The Regulation contains measures affecting the profits of electricity producers and suppliers, as well as measures relating to trade in crude oil, natural gas, coal and refining. For all areas, the Regulation lays down the basic parameters of the measures and the objectives to be achieved.
Given the above, there can be relatively large differences in the specific windfall tax legislation between EU countries, which is why we have decided to provide you with a brief summary of what the windfall tax looks like at our nearest neighbors.
Slovakia, for example, was already considering the introduction of a type of windfall tax on windfall profits from Russian oil imports in May 2022, before the windfall tax was introduced on EU level. Currently, Slovakia applies a windfall tax of 55% on excessive profits, which applies to windfall profits of companies operating in the crude oil, natural gas and coal sectors.
Furthermore, Slovakia applies a windfall tax on electricity producers. The tax is applied to the profits from the sale of electricity if its price exceeds the limits set for the different methods of energy production, which range from EUR 50 to EUR 250 per megawatt-hour. Where these limits are exceeded, the tax rate is set at 90 %. Power plants with an installed capacity of up to 0,9 megawatts, hydroelectric power plants and biomass power plants are not subject to this tax. The tax applies temporally for the period from 01.12.2022 to 31.12.2024.

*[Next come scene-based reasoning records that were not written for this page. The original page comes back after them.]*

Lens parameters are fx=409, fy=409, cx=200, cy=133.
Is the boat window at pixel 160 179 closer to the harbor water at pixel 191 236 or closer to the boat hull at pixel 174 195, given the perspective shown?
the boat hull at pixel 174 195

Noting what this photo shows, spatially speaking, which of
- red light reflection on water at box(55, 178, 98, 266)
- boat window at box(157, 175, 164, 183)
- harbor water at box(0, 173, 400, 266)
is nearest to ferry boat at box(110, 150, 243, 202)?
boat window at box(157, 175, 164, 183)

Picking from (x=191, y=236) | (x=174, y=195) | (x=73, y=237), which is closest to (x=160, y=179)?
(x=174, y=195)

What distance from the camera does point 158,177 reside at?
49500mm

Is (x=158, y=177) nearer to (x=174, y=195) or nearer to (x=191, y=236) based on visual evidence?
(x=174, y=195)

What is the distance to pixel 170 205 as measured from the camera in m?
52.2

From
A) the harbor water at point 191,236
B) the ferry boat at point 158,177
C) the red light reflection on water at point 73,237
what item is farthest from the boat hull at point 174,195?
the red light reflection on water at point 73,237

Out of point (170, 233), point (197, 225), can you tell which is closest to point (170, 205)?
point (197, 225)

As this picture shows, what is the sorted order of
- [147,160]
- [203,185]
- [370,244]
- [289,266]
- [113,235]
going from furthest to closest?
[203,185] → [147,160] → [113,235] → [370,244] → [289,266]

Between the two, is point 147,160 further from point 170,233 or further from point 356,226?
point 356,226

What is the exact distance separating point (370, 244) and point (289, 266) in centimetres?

In Germany, the tax on excessive profits of electricity producers has very similar parameters as in Slovakia. A tax of 90% is applied to profits from electricity production that exceed a megawatt-hour threshold ranging from €60 to €130 depending on the production method. This tax also applies to electricity from renewable sources and applies to profits from electricity produced from 30.11.2022 to 01.07.2023, although it may be decided to extend this period until 30.04.2024.
Excess profits in oil, gas, coal products and refining are taxed much less in Germany than in Slovakia. The tax rate here was set at 33%, with the tax applying to profits that are at least 20% higher than in the comparison period, i.e. years 2018-2021.
In Austria, a tax of 40% is applied to excess profits in the oil and gas sector and, as in Germany, profits that exceed the average profits for the period 2018-2021 by 20% are considered excessive. The tax applies over time to profits made between 01.01.2022 and 31.12.2023. Up to 50% of the resources spent on the transition to renewables between 2021 and 2024 can be deducted from the tax, but the mechanism is set up so that the tax level never falls below 33%.
The tax rate for electricity producers in Austria is the same as in Slovakia and Germany, which is 90%. The tax applies to profits for the time period from 01.12.2022 to 31.12.2023 if the price exceeds EUR 140 per megawatt-hour. Also, in the case of this tax, deductions can be applied if an investment in renewable energy is proven.
Poland has not yet introduced any form of windfall tax, but the Polish government is currently working on a bill that should be finalized in the next few weeks. The proposal should apply to mining companies and fuel producers and also affect profits from 2022.